Little City’s intimate show


On Thursday night, a small crowd at Maxwell’s Music House in Waterloo enjoyed an intimate performance by Toronto-based band Little City.

The opening acts, singer/songwriters Amy Carson Hunter and Robyn Dell’Unto delivered performances which provided excellent segues into the beautiful folk sounds of Little City.

Little City, whose musical style is defined by band member Thom Mcfarlane as “whimsical pop with folk sensibilities,” is an eclectic collection of skilled musicians who have united behind the name to deliver the dense and meticulous folk-pop sounds for which they are becoming known.

Taking time to sit down with The Cord prior to the Maxwell’s show, band members Jordan Axani, Dave Clarke and Thom Mcfarlane provided insight into the bands formation, recent release and overall dynamic and sound.
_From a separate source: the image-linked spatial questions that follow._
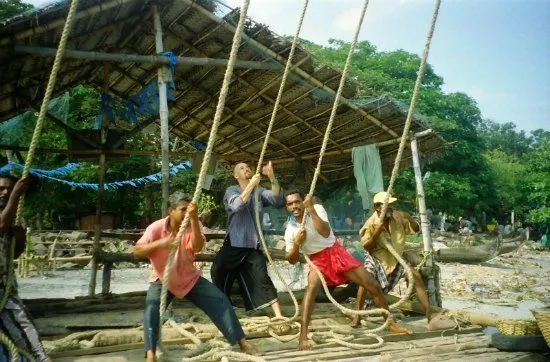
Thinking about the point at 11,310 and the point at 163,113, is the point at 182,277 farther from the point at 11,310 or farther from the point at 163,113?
the point at 163,113

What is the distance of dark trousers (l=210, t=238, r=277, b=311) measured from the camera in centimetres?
466

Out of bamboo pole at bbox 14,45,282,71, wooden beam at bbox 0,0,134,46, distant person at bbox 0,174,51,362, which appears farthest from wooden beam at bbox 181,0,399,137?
distant person at bbox 0,174,51,362

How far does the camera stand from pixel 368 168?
8211mm

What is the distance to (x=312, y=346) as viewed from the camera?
12.3 feet

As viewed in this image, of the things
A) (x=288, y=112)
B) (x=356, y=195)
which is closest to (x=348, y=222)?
(x=356, y=195)

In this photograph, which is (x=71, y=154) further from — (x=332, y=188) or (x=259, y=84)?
(x=332, y=188)

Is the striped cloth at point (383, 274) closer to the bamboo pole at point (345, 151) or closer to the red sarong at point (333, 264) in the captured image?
the red sarong at point (333, 264)

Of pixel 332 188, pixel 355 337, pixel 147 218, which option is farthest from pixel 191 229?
pixel 147 218

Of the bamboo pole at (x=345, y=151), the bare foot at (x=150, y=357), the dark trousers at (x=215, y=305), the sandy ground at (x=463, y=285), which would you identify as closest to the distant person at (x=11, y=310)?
the bare foot at (x=150, y=357)

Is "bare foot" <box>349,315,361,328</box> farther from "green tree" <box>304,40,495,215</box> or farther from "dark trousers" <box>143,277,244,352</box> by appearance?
"green tree" <box>304,40,495,215</box>

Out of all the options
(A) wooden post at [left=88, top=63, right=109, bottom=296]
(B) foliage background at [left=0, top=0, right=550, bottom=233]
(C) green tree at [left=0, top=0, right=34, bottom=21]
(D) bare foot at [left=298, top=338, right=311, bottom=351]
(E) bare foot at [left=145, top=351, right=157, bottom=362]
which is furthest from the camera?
(B) foliage background at [left=0, top=0, right=550, bottom=233]

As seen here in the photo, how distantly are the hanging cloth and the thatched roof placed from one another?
0.19 metres

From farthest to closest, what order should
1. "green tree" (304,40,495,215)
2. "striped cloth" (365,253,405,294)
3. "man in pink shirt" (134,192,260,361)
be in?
"green tree" (304,40,495,215) < "striped cloth" (365,253,405,294) < "man in pink shirt" (134,192,260,361)

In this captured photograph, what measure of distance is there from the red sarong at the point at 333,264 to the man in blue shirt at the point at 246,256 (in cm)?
70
“Little City came together because Shaun [Axani], who’s a bit of a musical genius, started calling around, saying he wanted to put a band together,” explained Clarke, continuing, “We started jamming together and found we loved it. We all came from different musical backgrounds, but we pulled together and started making music that we made our own.”

Little City, a band who is at times twelve members strong, is comprised of six permanent members and a rotating catalogue of contributing members who join the live performance from time to time.

“There are six people in the band. We bring in other people to play strings and horn and auxiliary percussion, but it’s always the core six of us,” said Jordan.

The six permanent musicians who make up Little City are Thom Mcfarlane (percussion), Dave Clarke (bass), Trevor Kai (keys, accordion), Jordan Axani (guitar), Shaun Axani (guitar) and Frances Miller (vocals, French horn, mandolin).

The soul-piercing vocals of Miller and the swelling guitar sounds of the Axani brothers are among the highlights of the bands live show.

Of their background Mcfarlane explained, “We think of ourselves as a Toronto band that’s a little bit rural.

“It’s starting to be a really cool community in Toronto right now, the city’s having a real Seattle moment. There’s an indie rock scene on one side a huge rap and hip hop thing on another, a big jazz movement – everything’s happening in Toronto.”

Following the release of the 2010 EP The Going And The Gone, Little City experienced an evolution in sound leading up to their Jan. 24 release Sperry/Capt. Kandall, a new 7” vinyl and digital single.

“When we did the EP in 2010, we worked with Laurence Currie, who’s worked with Hey Rosetta and Sloan. He produced the EP and brought an interesting approach — a lot of pop sensibilities and very structured sound. It was a product we were really proud of,” said Clarke.

“When it came time for our new release we wanted to focus a little more on what we were feeling at the time, so we self-produced. This release, especially the single “Sperry,” is way more folky and organic.”

“We’re the full range between Ohbijou and Springsteen,” Mcfarlane interjected.

The EP consists of several tracks, including the “C-Side” “Arms Around a Picture,” on which Little City collaborated with Anissa Hart (Ohbijou) and Peter Krpan (ex Wooden Sky/Moneen).

After a year full of performances at such festivals as Canadian Music Week and NXNE, Little City show no signs of slowing down. “Now, everything is falling into place, we’re playing almost every week in February and every other week in March. Then we drive for ten days to Halifax and back in April,” explained Clarke.

As for a road trip soundtrack that all the band’s members can agree on? “We listen to a lot of Paul Simon, Springsteen and Wilco,” said Clarke, while [Jordan] Axani joked, “I try to get people to listen to as much Third Eye Blind as possible.”